# capacitors for LBGs Sumpterr vally loco



## James Kuhns (Jan 12, 2008)

I ask about this on another sight and didn't get a good answer to my question.
I have two Sumpter Valley locomotives #250 and #251.
#251 is the very first version and the sound has run-over (the sound plays on after the power has been turned off) because LGB put a capacitor system in it. 

#250 is the very last version and the sound does NOT have run-over because LGB did NOT put a capacitor system in it.

Has anyone made and installed a home grown capacitor system for LGB locomotive #250 that will cause the sound to play on for a few seconds after the power have been turned off?
How was it built? How was it installed? Where was it installed?

Thanks, James


----------



## pimanjc (Jan 2, 2008)

About two years ago, I built a set of caps to go in my sumpter valley. At the time, I wrote a detailed thread about it. I no longer remember all the details, but here are the three pictures I posted as part of the thread.

Stock LGB 65011










My capacitor unit.










The regulator.










Hope this helps.

Jim C.


----------



## SteveC (Jan 2, 2008)

Here ya' go Jim

LGB 65011 cap unit wiring diagram?[/b]


----------



## James Kuhns (Jan 12, 2008)

Jim C.

Did you install the system inside the locomotive? If so, is there any chance you remember how you or what you had to do to get to the loco?


James


----------



## Dan Pierce (Jan 2, 2008)

I have made this circuit and installed in in several of the 6500x sound units. Works great. 
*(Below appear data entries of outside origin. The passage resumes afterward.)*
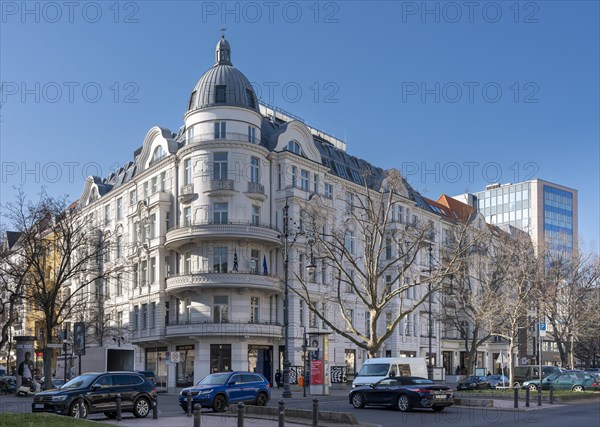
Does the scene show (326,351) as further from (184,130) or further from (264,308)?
(184,130)

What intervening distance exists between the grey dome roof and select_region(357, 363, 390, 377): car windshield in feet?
86.6

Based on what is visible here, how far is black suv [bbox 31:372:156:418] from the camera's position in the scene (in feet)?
78.8

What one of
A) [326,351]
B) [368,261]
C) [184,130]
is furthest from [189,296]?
[368,261]

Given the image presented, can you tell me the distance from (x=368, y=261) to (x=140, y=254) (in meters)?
29.1

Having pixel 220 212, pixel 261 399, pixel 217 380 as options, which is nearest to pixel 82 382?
pixel 217 380

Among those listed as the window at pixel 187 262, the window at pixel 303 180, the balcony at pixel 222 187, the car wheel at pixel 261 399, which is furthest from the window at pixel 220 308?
the car wheel at pixel 261 399

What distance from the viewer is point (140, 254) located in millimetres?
61250

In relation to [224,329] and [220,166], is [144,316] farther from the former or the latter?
[220,166]

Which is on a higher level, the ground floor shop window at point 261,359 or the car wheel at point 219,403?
the car wheel at point 219,403


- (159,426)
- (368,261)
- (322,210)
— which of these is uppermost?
(322,210)

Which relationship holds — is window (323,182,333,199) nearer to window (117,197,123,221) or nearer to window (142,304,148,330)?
window (142,304,148,330)

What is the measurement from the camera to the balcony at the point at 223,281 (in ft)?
171

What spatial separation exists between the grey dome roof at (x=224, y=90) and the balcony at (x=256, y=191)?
573 cm

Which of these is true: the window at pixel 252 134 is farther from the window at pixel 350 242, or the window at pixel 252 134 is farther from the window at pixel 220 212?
the window at pixel 350 242
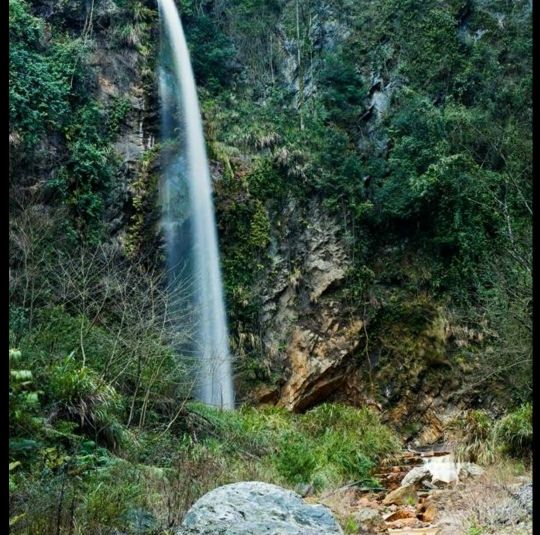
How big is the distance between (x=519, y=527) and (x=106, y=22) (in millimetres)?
15616

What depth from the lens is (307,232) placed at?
1669 cm

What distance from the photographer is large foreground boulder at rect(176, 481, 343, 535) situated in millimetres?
4961

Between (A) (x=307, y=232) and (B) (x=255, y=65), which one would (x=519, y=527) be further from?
(B) (x=255, y=65)

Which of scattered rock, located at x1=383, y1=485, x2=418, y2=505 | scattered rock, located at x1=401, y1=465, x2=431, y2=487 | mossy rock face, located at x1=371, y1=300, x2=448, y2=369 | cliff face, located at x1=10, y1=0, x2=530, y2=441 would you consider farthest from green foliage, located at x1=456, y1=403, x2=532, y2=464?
mossy rock face, located at x1=371, y1=300, x2=448, y2=369

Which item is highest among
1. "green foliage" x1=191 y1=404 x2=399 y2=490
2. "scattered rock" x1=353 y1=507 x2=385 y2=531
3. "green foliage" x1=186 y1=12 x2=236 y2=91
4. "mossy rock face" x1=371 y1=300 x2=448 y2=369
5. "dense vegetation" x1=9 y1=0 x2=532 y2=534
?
"green foliage" x1=186 y1=12 x2=236 y2=91

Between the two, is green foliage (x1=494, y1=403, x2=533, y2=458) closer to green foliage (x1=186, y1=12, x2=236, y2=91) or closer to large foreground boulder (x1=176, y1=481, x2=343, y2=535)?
large foreground boulder (x1=176, y1=481, x2=343, y2=535)

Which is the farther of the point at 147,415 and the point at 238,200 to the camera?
the point at 238,200

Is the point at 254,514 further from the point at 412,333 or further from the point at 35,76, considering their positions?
the point at 35,76

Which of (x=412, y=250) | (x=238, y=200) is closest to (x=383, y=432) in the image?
(x=412, y=250)

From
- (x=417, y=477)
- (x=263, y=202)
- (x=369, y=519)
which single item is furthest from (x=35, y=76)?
(x=369, y=519)

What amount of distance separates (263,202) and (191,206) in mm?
1942

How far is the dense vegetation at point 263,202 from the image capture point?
9.33 meters

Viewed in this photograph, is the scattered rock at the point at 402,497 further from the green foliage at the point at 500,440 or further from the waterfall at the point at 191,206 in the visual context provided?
the waterfall at the point at 191,206

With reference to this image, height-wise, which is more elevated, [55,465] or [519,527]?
[55,465]
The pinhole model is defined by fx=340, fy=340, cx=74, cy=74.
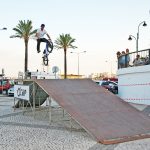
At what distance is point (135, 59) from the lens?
871 inches

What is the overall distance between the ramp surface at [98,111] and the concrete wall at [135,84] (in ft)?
22.7

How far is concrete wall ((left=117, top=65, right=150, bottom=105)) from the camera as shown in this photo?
20.3 metres

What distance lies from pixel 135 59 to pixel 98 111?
11393mm

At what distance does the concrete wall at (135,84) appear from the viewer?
2027 cm

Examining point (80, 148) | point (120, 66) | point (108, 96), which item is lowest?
point (80, 148)

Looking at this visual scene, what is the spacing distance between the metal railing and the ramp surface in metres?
7.39

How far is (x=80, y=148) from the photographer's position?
28.2 feet

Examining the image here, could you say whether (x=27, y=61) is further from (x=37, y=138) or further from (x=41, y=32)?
(x=37, y=138)

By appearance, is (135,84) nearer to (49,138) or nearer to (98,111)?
(98,111)

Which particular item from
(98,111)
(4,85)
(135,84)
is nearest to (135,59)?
(135,84)

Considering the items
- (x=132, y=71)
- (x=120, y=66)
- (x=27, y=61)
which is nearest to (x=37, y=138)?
(x=132, y=71)

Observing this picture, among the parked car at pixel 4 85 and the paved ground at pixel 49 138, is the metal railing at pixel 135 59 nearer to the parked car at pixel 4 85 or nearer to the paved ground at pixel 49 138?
the paved ground at pixel 49 138

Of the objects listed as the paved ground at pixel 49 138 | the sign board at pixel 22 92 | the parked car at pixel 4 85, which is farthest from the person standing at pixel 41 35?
the parked car at pixel 4 85

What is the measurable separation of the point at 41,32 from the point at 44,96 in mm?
4855
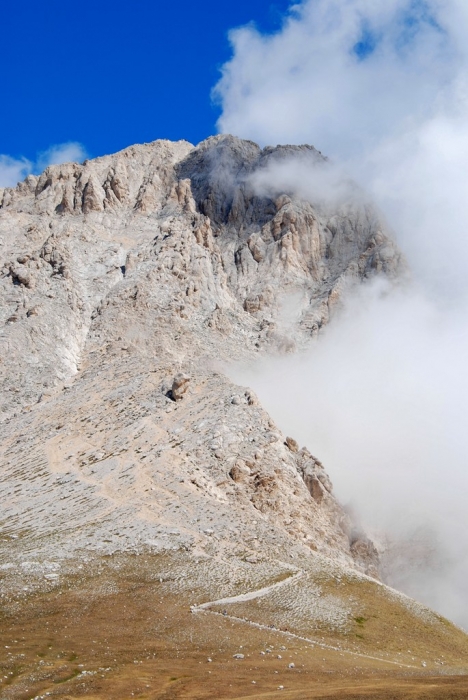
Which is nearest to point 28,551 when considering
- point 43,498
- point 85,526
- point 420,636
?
point 85,526

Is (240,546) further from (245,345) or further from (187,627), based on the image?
(245,345)

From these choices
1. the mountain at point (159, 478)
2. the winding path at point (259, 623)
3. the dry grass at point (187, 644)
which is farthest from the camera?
the mountain at point (159, 478)

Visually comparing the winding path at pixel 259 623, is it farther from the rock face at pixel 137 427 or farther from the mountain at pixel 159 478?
the rock face at pixel 137 427

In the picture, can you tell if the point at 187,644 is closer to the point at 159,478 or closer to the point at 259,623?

If using DCC/MTS, you need a disconnect switch in order to reprogram the MTS controller. A switch is easier to get to than taking the engine apart. 
Remember that placing 4 10F caps in series gives 2.5F. 
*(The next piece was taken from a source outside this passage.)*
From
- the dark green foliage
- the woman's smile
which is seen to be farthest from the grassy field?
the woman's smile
Note that the 78xx regulators do have a current limiting circuit of 1 amp (some are .5 amp).


----------



## pimanjc (Jan 2, 2008)

James,
The cap unit was mounted inside the SV.
I was able to plug the JST type plug directly into the SV sound board. It also works well with the 6500x sound units. Sadly, I don't have pictures of the installation.
JimC.


----------